Steuerexperten geben zu bedenken, dass die Auszahlung der THG-Quote als „sonstige Leistung“ im Sinne von § 22 Nr. 3 EStG gewertet werden könnte, was bei Überschreiten der Freigrenze in Höhe von 255,99 Euro im Rahmen der Einkommensteuererklärung zu deklarieren wäre und zudem eine Steuerpflicht des kompletten Betrages auslösen würde. Einige Steuerexperten gehen hingegen davon aus, dass die Vermarktung der THG-Quote keine „sonstige Leistung“, sondern ein „Verkauf“ sei.

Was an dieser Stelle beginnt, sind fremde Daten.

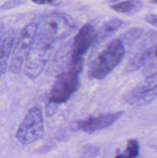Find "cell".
<instances>
[{"label": "cell", "mask_w": 157, "mask_h": 158, "mask_svg": "<svg viewBox=\"0 0 157 158\" xmlns=\"http://www.w3.org/2000/svg\"><path fill=\"white\" fill-rule=\"evenodd\" d=\"M157 59V35H150L149 41L146 42L141 50L135 53L127 63L126 69L129 72L137 70L147 63Z\"/></svg>", "instance_id": "obj_10"}, {"label": "cell", "mask_w": 157, "mask_h": 158, "mask_svg": "<svg viewBox=\"0 0 157 158\" xmlns=\"http://www.w3.org/2000/svg\"><path fill=\"white\" fill-rule=\"evenodd\" d=\"M143 7L140 0H127L110 6V8L119 13L126 15H133L139 12Z\"/></svg>", "instance_id": "obj_12"}, {"label": "cell", "mask_w": 157, "mask_h": 158, "mask_svg": "<svg viewBox=\"0 0 157 158\" xmlns=\"http://www.w3.org/2000/svg\"><path fill=\"white\" fill-rule=\"evenodd\" d=\"M123 114V111H118L101 114L97 117H89L85 120L77 122L75 127L78 131H83L87 134H93L113 124Z\"/></svg>", "instance_id": "obj_9"}, {"label": "cell", "mask_w": 157, "mask_h": 158, "mask_svg": "<svg viewBox=\"0 0 157 158\" xmlns=\"http://www.w3.org/2000/svg\"><path fill=\"white\" fill-rule=\"evenodd\" d=\"M15 43V35L9 32L0 39V77L6 72Z\"/></svg>", "instance_id": "obj_11"}, {"label": "cell", "mask_w": 157, "mask_h": 158, "mask_svg": "<svg viewBox=\"0 0 157 158\" xmlns=\"http://www.w3.org/2000/svg\"><path fill=\"white\" fill-rule=\"evenodd\" d=\"M56 0H32V2L35 3L37 5H47V4H51V3H53Z\"/></svg>", "instance_id": "obj_17"}, {"label": "cell", "mask_w": 157, "mask_h": 158, "mask_svg": "<svg viewBox=\"0 0 157 158\" xmlns=\"http://www.w3.org/2000/svg\"><path fill=\"white\" fill-rule=\"evenodd\" d=\"M97 33L92 25H84L74 38L72 49L70 54L69 65L83 68L84 56L87 51L96 40Z\"/></svg>", "instance_id": "obj_7"}, {"label": "cell", "mask_w": 157, "mask_h": 158, "mask_svg": "<svg viewBox=\"0 0 157 158\" xmlns=\"http://www.w3.org/2000/svg\"><path fill=\"white\" fill-rule=\"evenodd\" d=\"M75 29L73 20L66 14L54 12L45 16L38 23L36 36L50 43L66 38Z\"/></svg>", "instance_id": "obj_2"}, {"label": "cell", "mask_w": 157, "mask_h": 158, "mask_svg": "<svg viewBox=\"0 0 157 158\" xmlns=\"http://www.w3.org/2000/svg\"><path fill=\"white\" fill-rule=\"evenodd\" d=\"M45 125L42 111L38 106L31 108L16 131V138L21 144L29 145L44 136Z\"/></svg>", "instance_id": "obj_4"}, {"label": "cell", "mask_w": 157, "mask_h": 158, "mask_svg": "<svg viewBox=\"0 0 157 158\" xmlns=\"http://www.w3.org/2000/svg\"><path fill=\"white\" fill-rule=\"evenodd\" d=\"M53 43L35 37V42L24 63V73L29 79L38 77L44 69Z\"/></svg>", "instance_id": "obj_6"}, {"label": "cell", "mask_w": 157, "mask_h": 158, "mask_svg": "<svg viewBox=\"0 0 157 158\" xmlns=\"http://www.w3.org/2000/svg\"><path fill=\"white\" fill-rule=\"evenodd\" d=\"M99 154V150L98 148L94 146H88L85 147L82 151V156L83 157H96Z\"/></svg>", "instance_id": "obj_15"}, {"label": "cell", "mask_w": 157, "mask_h": 158, "mask_svg": "<svg viewBox=\"0 0 157 158\" xmlns=\"http://www.w3.org/2000/svg\"><path fill=\"white\" fill-rule=\"evenodd\" d=\"M83 68L68 65L55 80L49 94V103L58 106L67 102L79 86V74Z\"/></svg>", "instance_id": "obj_3"}, {"label": "cell", "mask_w": 157, "mask_h": 158, "mask_svg": "<svg viewBox=\"0 0 157 158\" xmlns=\"http://www.w3.org/2000/svg\"><path fill=\"white\" fill-rule=\"evenodd\" d=\"M38 26V23L36 22L28 23L17 39L14 45L9 66V70L12 73H18L22 69V66L35 42Z\"/></svg>", "instance_id": "obj_5"}, {"label": "cell", "mask_w": 157, "mask_h": 158, "mask_svg": "<svg viewBox=\"0 0 157 158\" xmlns=\"http://www.w3.org/2000/svg\"><path fill=\"white\" fill-rule=\"evenodd\" d=\"M151 2L153 3V4H155V3H157V0H152V1H151Z\"/></svg>", "instance_id": "obj_19"}, {"label": "cell", "mask_w": 157, "mask_h": 158, "mask_svg": "<svg viewBox=\"0 0 157 158\" xmlns=\"http://www.w3.org/2000/svg\"><path fill=\"white\" fill-rule=\"evenodd\" d=\"M115 1H117V0H109V2H115Z\"/></svg>", "instance_id": "obj_20"}, {"label": "cell", "mask_w": 157, "mask_h": 158, "mask_svg": "<svg viewBox=\"0 0 157 158\" xmlns=\"http://www.w3.org/2000/svg\"><path fill=\"white\" fill-rule=\"evenodd\" d=\"M126 54L124 44L119 39L112 40L90 64L89 76L95 80H103L123 61Z\"/></svg>", "instance_id": "obj_1"}, {"label": "cell", "mask_w": 157, "mask_h": 158, "mask_svg": "<svg viewBox=\"0 0 157 158\" xmlns=\"http://www.w3.org/2000/svg\"><path fill=\"white\" fill-rule=\"evenodd\" d=\"M150 71H151L150 74L157 72V61L155 62V63H153V65H152V69H150Z\"/></svg>", "instance_id": "obj_18"}, {"label": "cell", "mask_w": 157, "mask_h": 158, "mask_svg": "<svg viewBox=\"0 0 157 158\" xmlns=\"http://www.w3.org/2000/svg\"><path fill=\"white\" fill-rule=\"evenodd\" d=\"M145 21L152 26L157 27V15L152 13L146 14L144 17Z\"/></svg>", "instance_id": "obj_16"}, {"label": "cell", "mask_w": 157, "mask_h": 158, "mask_svg": "<svg viewBox=\"0 0 157 158\" xmlns=\"http://www.w3.org/2000/svg\"><path fill=\"white\" fill-rule=\"evenodd\" d=\"M124 21L120 19H110L109 21H108L107 23H105L104 26L101 28L99 33L97 34L96 39L98 38V37H100L101 39H103V37L104 38L105 36H108V35H112V33H114V32H116L117 30H119V29L124 25ZM95 41H96V40H95Z\"/></svg>", "instance_id": "obj_13"}, {"label": "cell", "mask_w": 157, "mask_h": 158, "mask_svg": "<svg viewBox=\"0 0 157 158\" xmlns=\"http://www.w3.org/2000/svg\"><path fill=\"white\" fill-rule=\"evenodd\" d=\"M139 154V142L135 139H131L128 141L127 146L123 154L116 155V157H137Z\"/></svg>", "instance_id": "obj_14"}, {"label": "cell", "mask_w": 157, "mask_h": 158, "mask_svg": "<svg viewBox=\"0 0 157 158\" xmlns=\"http://www.w3.org/2000/svg\"><path fill=\"white\" fill-rule=\"evenodd\" d=\"M157 95V72L151 73L125 96V100L133 106H142Z\"/></svg>", "instance_id": "obj_8"}]
</instances>
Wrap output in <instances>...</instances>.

Hierbei kursieren wiederum im Detail unterschiedliche Ansichten, wobei eine vertritt, dass dieser Verkauf „nicht steuerbar“ – daher steuerfrei – sei, da es keinen Anschaffungsvorgang der THG-Quote gibt. Die Finanzbehörden haben sich zu dieser Frage bisher nicht positioniert und selbst wenn die Finanzbehörden eine Besteuerung der kompletten THG-Quote bei Überschreiten von 255,99 Euro annehmen, dürfte es Jahre bis zu einer abschließenden gerichtlichen Klärung durch den Bundesfinanzhof dauern. Steuerberater empfehlen derzeit überwiegend, die Einnahme aus der THG-Quote in der Steuererklärung anzugeben, aber nur unter dem Hinweis, dass man der Ansicht ist, dass die Leistung „nicht steuerbar“ ist. Diese Unsicherheit machen sich zahlreiche THG-Quotenhändler zunutze und bieten privaten E-Auto-Besitzern eine „steueroptimierte“ Auszahlung in Höhe von 255 Euro an. Den übrigen Wert streichen die Dienstleister bei dieser Variante üblicherweise als Gewinn ein. Einige wenige Anbieter wie Polarstern und Smartificate bieten an, den über 255 Euro hinausgehenden Betrag für eine gute Sache zu spenden.

Fazit

Da es sich beim THG-­Ablasshandel um ein neues Phänomen handelt, kann der Bund der Energieverbraucher noch keine Empfehlungen für konkrete Anbieter aussprechen. E-Auto-Fahrer sind jedoch bei der Wahl eines THG-Quotenhändlers in jedem Fall gut beraten, das Kleingedruckte und die AGB genau zu studieren. Teilweise versuchen trickreiche Anbieter bereits Verbrauchern, Verträge über zwei oder drei Jahre beziehungsweise mit automatischer Vertragsverlängerung unterzuschieben. Auch die verlangten Provisionen unterscheiden sich erheblich. Im Hinblick auf die noch unklare Besteuerungslage könnte eine Auszahlung von 255 Euro und Spende des Restbetrages für einen guten Zweck eine sinnvolle Option für das Jahr 2022 sein.